The town previously had an abbey, located in the centre of the town square, but this has since all but disappeared, and the only identifiable remnants are those used in the construction of the Roman Catholic Church in 1847, on the site of the current boys' national school on Church street. Church street as it is now known was originally named Chapel street, as can be seen in old-period OS maps of the town. The Geraldine Portrinard Castle (or Purt Castle) is situated about 2.5 km northwest of the town, on the north bank of the Feale.

==Transport==
Abbeyfeale railway station opened on 20 December 1880, but was finally closed on 3 November 1975. The Great Southern Trail is a greenway rail trail that follows the route of the former Limerick-Tralee railway line between Abbeyfeale and Rathkeale.
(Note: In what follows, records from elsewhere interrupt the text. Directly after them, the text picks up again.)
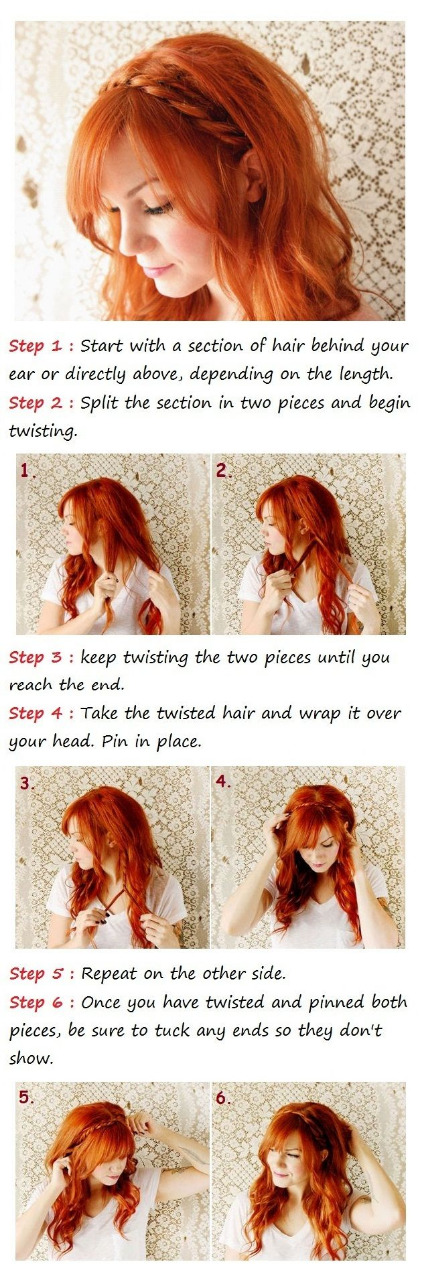 Step 1 : Start with a section of hair behind your ear or directly above, depending on the length.
Step 2 : Split the section in two pieces and begin twisting.

1.

2.

Step 3 : keep twisting the two pieces until you reach the end.
Step 4 : Take the twisted hair and wrap it over your head. Pin in place.

3.

4.

Step 5 : Repeat on the other side.
Step 6 : Once you have twisted and pinned both pieces, be sure to tuck any ends so they don't show.

5.

6.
Abbeyfeale is served by Bus Éireann routes 13 (Tralee-Limerick) and Route 14 (Killarney-Limerick) and Dublin Coach from Tralee/Killarney to Dublin

==Education==
Schools include Coláiste Íde agus Iosef, a secondary school serving Limerick and surrounding counties. The boys' school is called St Mary's and the girls' school is called Scoil Mháithair Dé.

==Sports==
Abbeyfeale has several sporting clubs, including Father Caseys Gaelic football club, Abbeyfeale United FC soccer club, and Abbyefeale RFC (rugby union).

==Notable people==

- Denis Behan, a former striker for Cork City and Republic of Ireland U23.
- William Casey, priest and local Land League leader
- Phil Danaher, Irish Rugby International and Gaelic Footballer (Limerick Senior team, Kerry minor team), grew up in Abbeyfeale.
- Richard J. Hayes, World War II cryptographer and Director of the National Library of Ireland.
- Michael Lenihan, Bishop of the Roman Catholic Diocese of La Ceiba in Honduras, was born in Abbeyfeale.
- Paddy Moriarty, Irish émigré to Australia whose disappearance was the subject of an American documentary in 2023, Last Stop Larrimah.